1996-97年の在独時代、何度か行ったパリ。パリへはデュッセルドルフから21時だったか22時だったか忘れてしまったが、通称「パリバス(Paris Bus)」と呼ばれていた深夜バスで通っていた。初めのうちはずっと一人で行っていたが、帰国前頃には同じアパートに暮らしていた先輩のYさんとも行ったパリ。早朝のシャンゼリゼのど真ん中を二人で走ったっけ、そんな若かりし馬鹿をやったこともあった。


早朝にバスから出されてもまだどこもお店はやっていないし、僕はいつも観光では行かないようなセーヌ川の周辺散歩や市内あちこちの蚤の市、デ・プレ界隈ばかり。ちょこっとメトロに乗って小さな路地をひたすら歩いたり、毎回情報を仕入れては、あちこちで行われている蚤の市に行くのが好きだった。疲れたら川辺で休んだり、カフェでコーヒー。何度も通ったパリで「何が」目的だったのかは分からないが、憧れのパリで、実際に自分の手で、感覚で「何か」に触れたくていたように思う。様々な芸術が詰まった街で。


何度目かのパリで、ついに見つけた。お気に入りの界隈で一軒の本屋を見つけたのだ。10畳くらいの店舗だったとは思うが壁中、真ん中の棚にもビッチリと本が詰まっていて、棚に入っている本はまだ良いのだが、棚の前にエッフェル塔ヨロシク並みに、積まれた本本本…、本を踏まずに歩くのが精一杯だった。そこを見つける迄は一般的な本屋さんに行ったりもしたが、都会的な感じというのか何だか落ち着かなくてすぐに出て、いつも当てもなく歩いていた僕にとってすぐに落ち着く場所「行きつけの」パリの本屋さんになった。


その本屋さんはおじさんひとりで営んでいた(と思われる)。写真集らしきものを探しては立ち読み(いや、フランス語は読めないから、立ち見といったところか)、毎回数時間そこに居座っていた。おじさんは、いつも何も言うことなく、ほっといてくれた。本屋さんの向かいには日本でいう定食屋、居酒屋的な飲食店があって、庶民的な雰囲気でいつも良い匂いと、地元の老若男女の客で賑わっていた。お小遣い程度のドイツマルクも換金所でフランに替えたところで、高い物は買えないからいわゆる「掘り出し物」を探しに通っていたので、お腹が空いてもそんな楽しげな光景を横目に本を探していた。ただ、その本屋さんには隣に繋がった小さな4畳くらいの部屋もあった。その部屋だけは何故か整然としていて、入って正面には「ARAKI」さんの写真集が何冊も綺麗に表紙をこちらに見せて並べられていた。僕がそこに通いだしたのは、その理由が大きかったのかもしれない。ドイツに来る前に住んでいた札幌時代に初めて観た写真展は荒木さんの「A人生」、ヴィム・ヴェンダースの「かつて…」だった。どちらが早かったのなんてのは忘れてしまったが、僕の写真体験の入口だったことには間違いない。

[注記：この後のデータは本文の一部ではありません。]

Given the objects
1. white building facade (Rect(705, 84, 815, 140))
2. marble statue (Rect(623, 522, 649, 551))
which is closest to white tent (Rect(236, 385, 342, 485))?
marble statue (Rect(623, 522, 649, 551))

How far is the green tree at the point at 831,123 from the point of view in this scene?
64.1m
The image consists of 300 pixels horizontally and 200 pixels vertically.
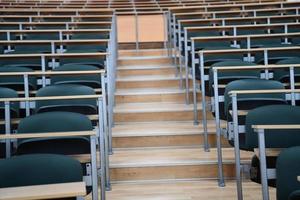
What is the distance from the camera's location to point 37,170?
54.2 inches

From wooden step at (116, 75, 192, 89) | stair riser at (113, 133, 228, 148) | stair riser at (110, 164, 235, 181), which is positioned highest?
wooden step at (116, 75, 192, 89)

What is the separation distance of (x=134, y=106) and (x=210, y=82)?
612 millimetres

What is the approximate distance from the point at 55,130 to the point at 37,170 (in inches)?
18.6

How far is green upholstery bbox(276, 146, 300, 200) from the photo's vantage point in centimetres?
140

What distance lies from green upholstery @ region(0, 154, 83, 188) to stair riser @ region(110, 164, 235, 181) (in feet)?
3.07

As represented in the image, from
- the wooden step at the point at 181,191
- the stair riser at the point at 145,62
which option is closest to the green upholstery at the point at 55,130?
the wooden step at the point at 181,191

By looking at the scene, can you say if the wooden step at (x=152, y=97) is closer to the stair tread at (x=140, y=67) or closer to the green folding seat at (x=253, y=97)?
the stair tread at (x=140, y=67)

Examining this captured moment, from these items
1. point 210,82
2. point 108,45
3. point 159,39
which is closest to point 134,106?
point 108,45

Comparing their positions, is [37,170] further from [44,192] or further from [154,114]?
[154,114]

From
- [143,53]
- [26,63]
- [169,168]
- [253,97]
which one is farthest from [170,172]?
[143,53]

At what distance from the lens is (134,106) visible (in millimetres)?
3025

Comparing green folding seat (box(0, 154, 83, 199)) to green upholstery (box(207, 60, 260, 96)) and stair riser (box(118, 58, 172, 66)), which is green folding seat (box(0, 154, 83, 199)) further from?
stair riser (box(118, 58, 172, 66))

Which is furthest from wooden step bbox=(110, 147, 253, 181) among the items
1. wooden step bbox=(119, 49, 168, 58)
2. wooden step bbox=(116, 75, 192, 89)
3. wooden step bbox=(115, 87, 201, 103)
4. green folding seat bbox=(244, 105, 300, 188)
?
wooden step bbox=(119, 49, 168, 58)

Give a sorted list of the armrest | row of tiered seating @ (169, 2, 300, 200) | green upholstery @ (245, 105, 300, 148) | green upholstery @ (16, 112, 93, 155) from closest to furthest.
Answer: the armrest, row of tiered seating @ (169, 2, 300, 200), green upholstery @ (16, 112, 93, 155), green upholstery @ (245, 105, 300, 148)
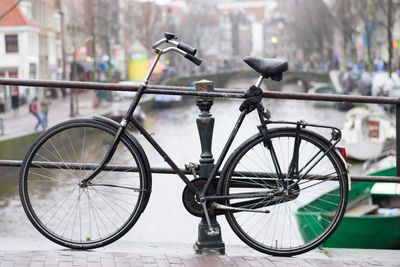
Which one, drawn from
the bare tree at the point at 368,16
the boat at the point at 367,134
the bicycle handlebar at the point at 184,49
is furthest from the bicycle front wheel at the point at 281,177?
the bare tree at the point at 368,16

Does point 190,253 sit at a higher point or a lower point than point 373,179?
lower

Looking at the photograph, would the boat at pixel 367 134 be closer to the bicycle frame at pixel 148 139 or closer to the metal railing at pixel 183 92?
the metal railing at pixel 183 92

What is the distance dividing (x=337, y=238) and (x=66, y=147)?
25.9 feet

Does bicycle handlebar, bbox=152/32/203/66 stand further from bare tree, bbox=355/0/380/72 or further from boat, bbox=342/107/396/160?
bare tree, bbox=355/0/380/72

帰国前に先輩Yさんと行ったパリで、ようやく本屋さん向かいのビストロでのワインでコースランチ、場所を変えてムール貝にワインで早めのディナー。酔い冷ましに入ったカフェで、先輩と充実したパリでの時間の余韻に浸っていた。店内に入ってきた花売りのおじさんから花を一輪買い、近くの席で女子3人でお喋りをしていたパリジェンヌ(大人っぽいが高校生くらい?)にパリジャン気取りでプレゼント、こちらを振り返って恥ずかしそうに「merci beaucoup.」って。僕もおそらく顔を赤くしていたはず…照れるな-恥ずかしい-(これがパリジャン気取りの性である)


通い続けたその本屋さんで唯一買った本は、セルジュ・ゲンズブール。版の大きな本で彼の顔写真が表紙、ジェーン・バーキンや子ども達、写真を中心にエッセイやCDも付いた自伝集的な分厚い本だった。本屋のおじさんに「セルジュ・ゲンズブール?」としか言わない僕に「?」という表情をして数秒「!」って顔になって、細い本の道の向こう側からこちらにやってきて、僕がいたすぐ近くの平積みの本の下の下から見つけだしたあのおじさんは凄い記憶力だったなと、今でも想っている。


ジェーン・バーキンは今頃、天国でセルジュ・ゲンズブールに再会しているだろう。

たくさんの夢をもらったお二人に心から伝えたい。